Avant l'ouverture du chemin de fer du Pacifique, la malle de terre allait du Missouri en Californie, partant et arrivant à heure fixe, sur un trajet de 800 lieues. La durée du voyage était de vingt jours. Jamais, aux temps anciens de l'histoire, les courriers des Césars ou des princes Mogols, et de nos jours ceux des empereurs de Russie n'avaient parcouru si rapidement d'aussi longues distances.
Voulez-vous que je vous fasse la description du véhicule qui nous a menés, et qui, nous laissant à Denver, a continué sa route vers les Montagnes-Rocheuses, le pays des Mormons, l'État de Nevada et les placers de l'Eldorado?
Imaginez une façon de coche à la Louis XIV, car les voitures américaines n'ont pas changé de forme depuis les premiers temps de la colonisation anglo-saxonne. A l'intérieur, il y a neuf places, toutes égales pour le prix: trois en avant, trois en arrière, trois au milieu. Les dames, fussent-elles venues les dernières, ont droit aux premières places. Aux places du milieu, on n'est soutenu que par une bretelle en cuir qui, allant d'un côté à l'autre de la voiture, transversalement, vous prend par le milieu du dos: cela n'est pas tout à fait commode.
Des bagages, on en a peu, le moins possible, quelquefois pas du tout. La chemise est de flanelle; on la porte longtemps. Le faux col, au besoin les manchettes, sont en papier; on ne les change que de temps à autre. Le mouchoir, et une autre partie du vêtement, faut-il la nommer? les chaussettes, sont à peu près inconnus du pionnier américain. A quoi bon alors s'embarrasser d'une malle? Aussi ne dispose-t-on pour les colis que le derrière de la voiture, où est un appui à claire-voie sur lequel se rabat une toile cirée.
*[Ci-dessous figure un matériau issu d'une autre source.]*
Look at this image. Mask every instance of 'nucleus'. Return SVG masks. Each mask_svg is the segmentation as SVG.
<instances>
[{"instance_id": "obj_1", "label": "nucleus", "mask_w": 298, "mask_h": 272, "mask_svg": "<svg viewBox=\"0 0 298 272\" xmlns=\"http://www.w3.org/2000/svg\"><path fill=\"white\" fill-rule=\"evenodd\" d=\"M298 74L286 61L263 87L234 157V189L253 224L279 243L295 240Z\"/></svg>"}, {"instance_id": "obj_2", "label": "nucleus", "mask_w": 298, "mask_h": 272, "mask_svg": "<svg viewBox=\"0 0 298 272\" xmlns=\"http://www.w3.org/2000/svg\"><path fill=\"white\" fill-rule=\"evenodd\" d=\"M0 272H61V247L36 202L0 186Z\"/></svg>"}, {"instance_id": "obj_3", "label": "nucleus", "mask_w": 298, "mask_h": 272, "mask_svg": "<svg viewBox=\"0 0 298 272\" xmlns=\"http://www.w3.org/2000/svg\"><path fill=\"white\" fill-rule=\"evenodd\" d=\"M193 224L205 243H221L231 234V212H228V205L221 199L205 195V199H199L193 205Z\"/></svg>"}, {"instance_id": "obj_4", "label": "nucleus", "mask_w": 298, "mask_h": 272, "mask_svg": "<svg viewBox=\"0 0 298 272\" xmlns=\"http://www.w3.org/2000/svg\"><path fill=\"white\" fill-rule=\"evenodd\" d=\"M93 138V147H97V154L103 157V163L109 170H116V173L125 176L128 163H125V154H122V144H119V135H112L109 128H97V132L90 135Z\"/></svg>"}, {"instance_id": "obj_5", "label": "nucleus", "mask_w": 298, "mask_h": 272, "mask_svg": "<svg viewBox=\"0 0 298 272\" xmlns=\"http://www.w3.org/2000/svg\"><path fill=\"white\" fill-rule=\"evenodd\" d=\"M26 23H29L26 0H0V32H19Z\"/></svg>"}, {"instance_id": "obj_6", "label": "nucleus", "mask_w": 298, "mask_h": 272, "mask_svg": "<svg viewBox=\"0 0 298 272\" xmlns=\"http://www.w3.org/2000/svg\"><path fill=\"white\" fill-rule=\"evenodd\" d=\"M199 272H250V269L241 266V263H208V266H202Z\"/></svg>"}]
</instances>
Sur le dessus du véhicule, nous n'avons chargé que des soldats bien armés, l'œil au guet, ce qui vaut mieux que des bagages.
La diligence est traînée par six chevaux conduits à grandes guides, au galop, à travers la prairie, unie comme une mer pétrifiée. A côté du postillon peuvent monter les voyageurs amis du paysage.
De distance en distance, en moyenne tous les 10 milles, on relaye.
La plupart des stations, véritables blockhaus, sont fortifiées par des ouvrages de terre en adobe, briques cuites au soleil. Çà et là s'ouvrent des meurtrières.
A l'intérieur des stations il y a aussi quelques ouvrages retranchés, pour une défense désespérée, en cas d'une première défaite. Les Indiens arrivent volontiers en nombre pour surprendre les pionniers isolés.
Le long de la route est inscrite en traits ineffaçables la lutte du blanc contre le Peau-Rouge. Partout, des maisons de poste ou des fermes incendiées. Entre les années 1864-66, la diligence a cessé plusieurs fois de courir. Les stations ont été pillées, dévastées, brûlées; les hommes, mis à mort, scalpés; les femmes, les enfants, conduits en esclavage. Les blancs se sont cruellement vengés. Une fois, sur le ruisseau de Sand Creek, dans le sud du Colorado, le colonel des volontaires, Chivington, a surpris un village de Chayennes et d'Arrapahoes. Il a fait charger ses hommes, malgré le drapeau blanc hissé par les Indiens. «Souvenez-vous, a-t-il dit à ses soldats, de vos femmes et de vos enfants massacrés sur la Plate et sur l'Arkansas.» Et les volontaires ont chargé sans pitié, ne faisant grâce ni à l'âge ni au sexe. On a éventré les femmes, brisé contre les pierres la tête des enfants, coupé les doigts et les oreilles des morts qui portaient des bijoux, scalpé toutes les têtes, et commis bien d'autres horreurs que la plume se refuse à décrire. Plus d'une centaine d'Indiens ont péri. Le colonel, ivre de sa victoire, a partout célébré ce haut fait d'armes, espérant recevoir les étoiles ou épaulettes de général.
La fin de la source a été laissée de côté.